DATASET EXTRACT
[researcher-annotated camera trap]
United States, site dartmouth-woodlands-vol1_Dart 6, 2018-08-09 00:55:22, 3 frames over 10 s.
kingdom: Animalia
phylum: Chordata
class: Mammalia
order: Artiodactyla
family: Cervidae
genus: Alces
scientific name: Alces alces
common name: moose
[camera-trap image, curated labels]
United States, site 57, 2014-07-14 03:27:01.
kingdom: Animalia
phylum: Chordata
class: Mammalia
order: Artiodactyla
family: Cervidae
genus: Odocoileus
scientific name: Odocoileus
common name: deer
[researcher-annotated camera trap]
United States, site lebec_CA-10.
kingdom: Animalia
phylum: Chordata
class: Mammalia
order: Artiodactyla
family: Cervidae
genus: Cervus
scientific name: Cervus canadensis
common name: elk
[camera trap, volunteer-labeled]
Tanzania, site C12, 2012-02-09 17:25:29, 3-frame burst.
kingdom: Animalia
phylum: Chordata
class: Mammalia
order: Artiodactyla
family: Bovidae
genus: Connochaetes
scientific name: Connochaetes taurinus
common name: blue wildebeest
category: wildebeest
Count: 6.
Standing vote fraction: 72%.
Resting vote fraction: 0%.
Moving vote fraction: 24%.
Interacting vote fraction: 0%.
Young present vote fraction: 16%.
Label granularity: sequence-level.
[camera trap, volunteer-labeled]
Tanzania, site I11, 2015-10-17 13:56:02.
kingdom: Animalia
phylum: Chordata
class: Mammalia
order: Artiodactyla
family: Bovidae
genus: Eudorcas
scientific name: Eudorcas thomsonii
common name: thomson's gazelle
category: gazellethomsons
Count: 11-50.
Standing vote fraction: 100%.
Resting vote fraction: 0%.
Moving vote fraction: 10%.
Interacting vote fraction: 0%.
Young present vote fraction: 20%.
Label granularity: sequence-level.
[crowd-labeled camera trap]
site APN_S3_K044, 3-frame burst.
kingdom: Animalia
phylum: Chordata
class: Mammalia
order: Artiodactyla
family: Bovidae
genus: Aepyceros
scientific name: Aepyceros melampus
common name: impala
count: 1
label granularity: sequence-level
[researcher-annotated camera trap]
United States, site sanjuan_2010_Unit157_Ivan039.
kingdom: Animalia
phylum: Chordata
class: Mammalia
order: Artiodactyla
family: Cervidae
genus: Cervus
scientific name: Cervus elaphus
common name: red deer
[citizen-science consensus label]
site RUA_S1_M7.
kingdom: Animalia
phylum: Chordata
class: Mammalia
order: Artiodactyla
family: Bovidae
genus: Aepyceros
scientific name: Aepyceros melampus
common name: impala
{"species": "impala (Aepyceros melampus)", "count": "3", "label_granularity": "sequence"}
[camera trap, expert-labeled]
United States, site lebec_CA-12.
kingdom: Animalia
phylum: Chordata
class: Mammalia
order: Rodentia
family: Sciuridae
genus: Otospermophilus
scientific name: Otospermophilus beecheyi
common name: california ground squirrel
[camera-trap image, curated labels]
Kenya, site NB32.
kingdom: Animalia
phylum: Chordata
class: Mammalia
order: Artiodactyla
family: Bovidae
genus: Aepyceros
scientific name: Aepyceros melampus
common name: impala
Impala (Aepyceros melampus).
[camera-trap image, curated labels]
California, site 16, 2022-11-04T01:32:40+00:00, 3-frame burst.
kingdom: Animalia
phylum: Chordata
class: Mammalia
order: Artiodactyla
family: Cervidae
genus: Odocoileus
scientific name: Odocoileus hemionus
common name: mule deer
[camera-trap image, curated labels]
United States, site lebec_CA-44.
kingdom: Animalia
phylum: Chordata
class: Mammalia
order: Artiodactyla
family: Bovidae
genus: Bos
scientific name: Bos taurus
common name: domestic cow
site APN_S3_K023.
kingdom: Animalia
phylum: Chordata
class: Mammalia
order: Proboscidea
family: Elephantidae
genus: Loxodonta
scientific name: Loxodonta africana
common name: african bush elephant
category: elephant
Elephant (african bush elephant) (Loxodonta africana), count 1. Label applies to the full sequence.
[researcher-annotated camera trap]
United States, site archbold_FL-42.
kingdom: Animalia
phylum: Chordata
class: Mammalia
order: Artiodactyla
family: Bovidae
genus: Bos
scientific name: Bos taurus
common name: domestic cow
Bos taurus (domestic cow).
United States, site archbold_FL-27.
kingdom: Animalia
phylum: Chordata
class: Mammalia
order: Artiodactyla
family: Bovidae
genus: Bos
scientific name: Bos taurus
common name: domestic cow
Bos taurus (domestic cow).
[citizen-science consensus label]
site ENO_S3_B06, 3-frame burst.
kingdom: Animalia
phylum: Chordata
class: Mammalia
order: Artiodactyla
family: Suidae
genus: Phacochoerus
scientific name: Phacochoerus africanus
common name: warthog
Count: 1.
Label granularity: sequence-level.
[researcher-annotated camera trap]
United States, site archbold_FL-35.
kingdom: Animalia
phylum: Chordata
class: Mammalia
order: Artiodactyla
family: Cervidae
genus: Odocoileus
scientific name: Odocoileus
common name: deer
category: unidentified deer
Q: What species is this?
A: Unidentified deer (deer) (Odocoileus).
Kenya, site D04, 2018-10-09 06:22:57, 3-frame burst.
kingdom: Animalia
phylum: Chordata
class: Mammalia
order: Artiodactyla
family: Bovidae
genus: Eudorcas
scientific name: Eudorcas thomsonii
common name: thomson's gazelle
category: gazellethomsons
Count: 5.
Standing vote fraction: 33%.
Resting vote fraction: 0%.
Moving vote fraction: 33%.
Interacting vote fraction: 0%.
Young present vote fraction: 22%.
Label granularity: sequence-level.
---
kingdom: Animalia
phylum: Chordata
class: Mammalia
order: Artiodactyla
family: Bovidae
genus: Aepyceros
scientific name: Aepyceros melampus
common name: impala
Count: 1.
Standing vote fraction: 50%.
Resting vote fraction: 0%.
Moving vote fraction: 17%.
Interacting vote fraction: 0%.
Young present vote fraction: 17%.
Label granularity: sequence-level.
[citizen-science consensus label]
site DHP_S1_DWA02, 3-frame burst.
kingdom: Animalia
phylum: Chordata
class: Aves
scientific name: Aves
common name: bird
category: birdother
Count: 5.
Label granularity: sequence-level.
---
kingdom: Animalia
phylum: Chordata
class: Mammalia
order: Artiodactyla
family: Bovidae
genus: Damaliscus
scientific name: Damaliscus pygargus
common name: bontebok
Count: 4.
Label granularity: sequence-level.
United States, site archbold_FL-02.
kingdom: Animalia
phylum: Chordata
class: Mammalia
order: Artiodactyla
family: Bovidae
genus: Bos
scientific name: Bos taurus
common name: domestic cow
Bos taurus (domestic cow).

PROBLEM DETAILS
Your task is to write out every record exactly.

WRITTEN RESPONSE
[researcher-annotated camera trap]
United States, site dartmouth-woodlands-vol1_Dart 6, 2018-08-09 00:55:22, 3 frames over 10 s.
kingdom: Animalia
phylum: Chordata
class: Mammalia
order: Artiodactyla
family: Cervidae
genus: Alces
scientific name: Alces alces
common name: moose
[camera-trap image, curated labels]
United States, site 57, 2014-07-14 03:27:01.
kingdom: Animalia
phylum: Chordata
class: Mammalia
order: Artiodactyla
family: Cervidae
genus: Odocoileus
scientific name: Odocoileus
common name: deer
[researcher-annotated camera trap]
United States, site lebec_CA-10.
kingdom: Animalia
phylum: Chordata
class: Mammalia
order: Artiodactyla
family: Cervidae
genus: Cervus
scientific name: Cervus canadensis
common name: elk
[camera trap, volunteer-labeled]
Tanzania, site C12, 2012-02-09 17:25:29, 3-frame burst.
kingdom: Animalia
phylum: Chordata
class: Mammalia
order: Artiodactyla
family: Bovidae
genus: Connochaetes
scientific name: Connochaetes taurinus
common name: blue wildebeest
category: wildebeest
Count: 6.
Standing vote fraction: 72%.
Resting vote fraction: 0%.
Moving vote fraction: 24%.
Interacting vote fraction: 0%.
Young present vote fraction: 16%.
Label granularity: sequence-level.
[camera trap, volunteer-labeled]
Tanzania, site I11, 2015-10-17 13:56:02.
kingdom: Animalia
phylum: Chordata
class: Mammalia
order: Artiodactyla
family: Bovidae
genus: Eudorcas
scientific name: Eudorcas thomsonii
common name: thomson's gazelle
category: gazellethomsons
Count: 11-50.
Standing vote fraction: 100%.
Resting vote fraction: 0%.
Moving vote fraction: 10%.
Interacting vote fraction: 0%.
Young present vote fraction: 20%.
Label granularity: sequence-level.
[crowd-labeled camera trap]
site APN_S3_K044, 3-frame burst.
kingdom: Animalia
phylum: Chordata
class: Mammalia
order: Artiodactyla
family: Bovidae
genus: Aepyceros
scientific name: Aepyceros melampus
common name: impala
count: 1
label granularity: sequence-level
[researcher-annotated camera trap]
United States, site sanjuan_2010_Unit157_Ivan039.
kingdom: Animalia
phylum: Chordata
class: Mammalia
order: Artiodactyla
family: Cervidae
genus: Cervus
scientific name: Cervus elaphus
common name: red deer
[citizen-science consensus label]
site RUA_S1_M7.
kingdom: Animalia
phylum: Chordata
class: Mammalia
order: Artiodactyla
family: Bovidae
genus: Aepyceros
scientific name: Aepyceros melampus
common name: impala
{"species": "impala (Aepyceros melampus)", "count": "3", "label_granularity": "sequence"}
[camera trap, expert-labeled]
United States, site lebec_CA-12.
kingdom: Animalia
phylum: Chordata
class: Mammalia
order: Rodentia
family: Sciuridae
genus: Otospermophilus
scientific name: Otospermophilus beecheyi
common name: california ground squirrel
[camera-trap image, curated labels]
Kenya, site NB32.
kingdom: Animalia
phylum: Chordata
class: Mammalia
order: Artiodactyla
family: Bovidae
genus: Aepyceros
scientific name: Aepyceros melampus
common name: impala
Impala (Aepyceros melampus).
[camera-trap image, curated labels]
California, site 16, 2022-11-04T01:32:40+00:00, 3-frame burst.
kingdom: Animalia
phylum: Chordata
class: Mammalia
order: Artiodactyla
family: Cervidae
genus: Odocoileus
scientific name: Odocoileus hemionus
common name: mule deer
[camera-trap image, curated labels]
United States, site lebec_CA-44.
kingdom: Animalia
phylum: Chordata
class: Mammalia
order: Artiodactyla
family: Bovidae
genus: Bos
scientific name: Bos taurus
common name: domestic cow
site APN_S3_K023.
kingdom: Animalia
phylum: Chordata
class: Mammalia
order: Proboscidea
family: Elephantidae
genus: Loxodonta
scientific name: Loxodonta africana
common name: african bush elephant
category: elephant
Elephant (african bush elephant) (Loxodonta africana), count 1. Label applies to the full sequence.
[researcher-annotated camera trap]
United States, site archbold_FL-42.
kingdom: Animalia
phylum: Chordata
class: Mammalia
order: Artiodactyla
family: Bovidae
genus: Bos
scientific name: Bos taurus
common name: domestic cow
Bos taurus (domestic cow).
United States, site archbold_FL-27.
kingdom: Animalia
phylum: Chordata
class: Mammalia
order: Artiodactyla
family: Bovidae
genus: Bos
scientific name: Bos taurus
common name: domestic cow
Bos taurus (domestic cow).
[citizen-science consensus label]
site ENO_S3_B06, 3-frame burst.
kingdom: Animalia
phylum: Chordata
class: Mammalia
order: Artiodactyla
family: Suidae
genus: Phacochoerus
scientific name: Phacochoerus africanus
common name: warthog
Count: 1.
Label granularity: sequence-level.
[researcher-annotated camera trap]
United States, site archbold_FL-35.
kingdom: Animalia
phylum: Chordata
class: Mammalia
order: Artiodactyla
family: Cervidae
genus: Odocoileus
scientific name: Odocoileus
common name: deer
category: unidentified deer
Q: What species is this?
A: Unidentified deer (deer) (Odocoileus).
Kenya, site D04, 2018-10-09 06:22:57, 3-frame burst.
kingdom: Animalia
phylum: Chordata
class: Mammalia
order: Artiodactyla
family: Bovidae
genus: Eudorcas
scientific name: Eudorcas thomsonii
common name: thomson's gazelle
category: gazellethomsons
Count: 5.
Standing vote fraction: 33%.
Resting vote fraction: 0%.
Moving vote fraction: 33%.
Interacting vote fraction: 0%.
Young present vote fraction: 22%.
Label granularity: sequence-level.
---
kingdom: Animalia
phylum: Chordata
class: Mammalia
order: Artiodactyla
family: Bovidae
genus: Aepyceros
scientific name: Aepyceros melampus
common name: impala
Count: 1.
Standing vote fraction: 50%.
Resting vote fraction: 0%.
Moving vote fraction: 17%.
Interacting vote fraction: 0%.
Young present vote fraction: 17%.
Label granularity: sequence-level.
[citizen-science consensus label]
site DHP_S1_DWA02, 3-frame burst.
kingdom: Animalia
phylum: Chordata
class: Aves
scientific name: Aves
common name: bird
category: birdother
Count: 5.
Label granularity: sequence-level.
---
kingdom: Animalia
phylum: Chordata
class: Mammalia
order: Artiodactyla
family: Bovidae
genus: Damaliscus
scientific name: Damaliscus pygargus
common name: bontebok
Count: 4.
Label granularity: sequence-level.
United States, site archbold_FL-02.
kingdom: Animalia
phylum: Chordata
class: Mammalia
order: Artiodactyla
family: Bovidae
genus: Bos
scientific name: Bos taurus
common name: domestic cow
Bos taurus (domestic cow).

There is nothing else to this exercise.